Que se cache-t-il dans «Le fond de la jarre» de Abdellatif Laâbi…?

Un jour, un livre…

Mohamed Nait Youssef

Que se cache t-il dans «Le fond de la jarre», roman du poète, romancier, peintre et traducteur, Abdellatif Laâbi?  Paru en 2002 aux Éditions Gallimard, nrf, ce récit autobiographique propose une véritable immersion dans la ville de Fès, plus précisément dans le fameux quartier pittoresque de la  «Source des chevaux», à une époque cruciale de l’histoire du Maroc ; la fin du Protectorat français et la lutte pour l’indépendance. Nous sommes au début des années 50.

Le narrateur du roman nous plonge dans l’univers de «Namouss», un petit garçon de sept ou huit ans, en racontant sa jeunesse. Ainsi, l’intrigue s’ouvre dans un foyer lorsque les membres  de la famille se sont réunis devant la télévision alors que les images de la chute du mur de Berlin, en novembre 1989, défilaient sous leurs regards indifférents.

À ce moment-là, un homme commence à revisiter son enfance. Les images lui revenaient à l’esprit. En effet, dans ce contexte de lutte du pays pour l’indépendance, l’auteur-narrateur-personnage, à travers les yeux du personnage central «Namouss» (moustique), cadet d’une famille de onze enfants, nous fait découvrir les multiples facettes de la ville-musée et capitale spirituelle loin de cette idée simpliste de la «carte postale» et du simple cliché.

On y apprécie les traditions, l’atmosphère ramadanesque,  les souks, les demeures et leurs toits, le Hammam,  le mariage, les plats… il faut rappeler également que ce roman est une véritable ode à la culture marocaine et à son originalité.

 Le voyage continue en relatant la vie  rythmée de l’auteur enfant partagée entre  l’école, la famille, le quartier,  les matchs de football, les jeux, mais aussi le cinéma.

À vrai dire, dans «Le fond de la jarre», Abdellatif Laâbi, nous livre, au-delà de toute sacralisation, un aperçu sur sa jeunesse qui ne manque pas d’ailleurs de poésie, de tendresse et de fascination.

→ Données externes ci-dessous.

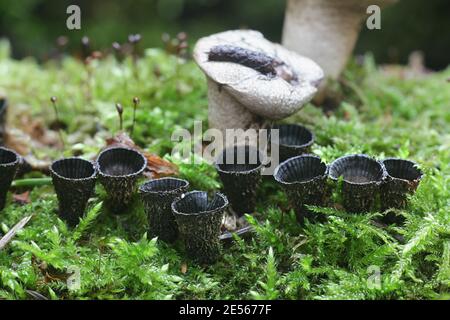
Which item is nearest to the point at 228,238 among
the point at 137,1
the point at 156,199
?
the point at 156,199

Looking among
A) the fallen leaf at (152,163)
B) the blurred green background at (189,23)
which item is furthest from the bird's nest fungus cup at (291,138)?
the blurred green background at (189,23)

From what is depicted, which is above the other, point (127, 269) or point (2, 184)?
point (2, 184)

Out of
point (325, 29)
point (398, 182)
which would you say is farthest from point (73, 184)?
point (325, 29)

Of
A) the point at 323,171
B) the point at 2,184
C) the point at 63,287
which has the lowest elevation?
the point at 63,287

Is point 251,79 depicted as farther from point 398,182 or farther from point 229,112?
point 398,182

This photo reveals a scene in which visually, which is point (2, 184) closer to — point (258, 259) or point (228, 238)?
point (228, 238)

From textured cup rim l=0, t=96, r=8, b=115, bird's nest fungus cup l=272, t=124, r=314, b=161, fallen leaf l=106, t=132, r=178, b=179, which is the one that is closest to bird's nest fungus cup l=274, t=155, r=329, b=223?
bird's nest fungus cup l=272, t=124, r=314, b=161

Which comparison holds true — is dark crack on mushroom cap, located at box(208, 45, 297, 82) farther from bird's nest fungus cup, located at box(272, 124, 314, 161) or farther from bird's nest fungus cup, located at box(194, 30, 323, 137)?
bird's nest fungus cup, located at box(272, 124, 314, 161)
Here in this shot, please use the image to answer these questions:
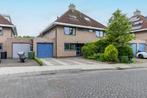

Car, on y voit la beauté de la cité de Fès et la simplicité et l’originalité des personnages dont la mère «Ghita». Écrit avec style riche en images,  fluide, poétique, plaisant, entre humour, sagesse et solennité, le récit nous rapproche, avec un regard réaliste du Maroc de l’après-guerre.

«Le fond de la jarre», comme disait,  Abdellatif Laâbi, est une ‘’œuvre de maturité’’, où le style renouvelé et soigneusement travaillé. Il faut avouer que le roman est agréable à lire, car on ressent bien entendu cette ambiance cocasse qui y règne. D’ailleurs, le choix de «Namouss» qui signifie moustique  comme prénom nous projette déjà dans une atmosphère comique : la personnalité exceptionnelle, lunatique, rebelle,  de la mère «Guita» et celle du père «Driss», un homme serein et calme, donnent au récit  une spécificité marrante et  marquante.

Que se cache-t-il dans «Le fond de la jarre» ? Pourtant, dans le fond, il y a l’invisible, le latent, ou quelque chose d’autre… Le mystère. Qui sait !!!  Or, ce fond de la jarre nous révèle de nombreuses histoires, de multiples expériences vécues par des personnages  aux mille et un visages.

Ce fond de la jarre nous dévoile les événements, les récits, les anecdotes, les réminiscences, les souvenirs d’un amour poétique et profond des valeurs sûres  de la famille et celles  d’une société.  Fès, dans ce roman, est plus qu’un simple espace, car en lisant, au fil des pages de ce récit autobiographique, on ressent cette jubilation et attachement de l’auteur à la ville.

Grâce à Namouss,  personnage dynamique, joyeux et plein de vie, nous avons pu découvrir une autre facette non seulement de la ville de Fès, mais aussi un bout de mémoire, un pan de l’histoire de notre pays.  «Le fond de la jarre» est certes un véritable voyage dans le temps et dans l’espace, mais aussi une expérience humaine défiant l’amnésie.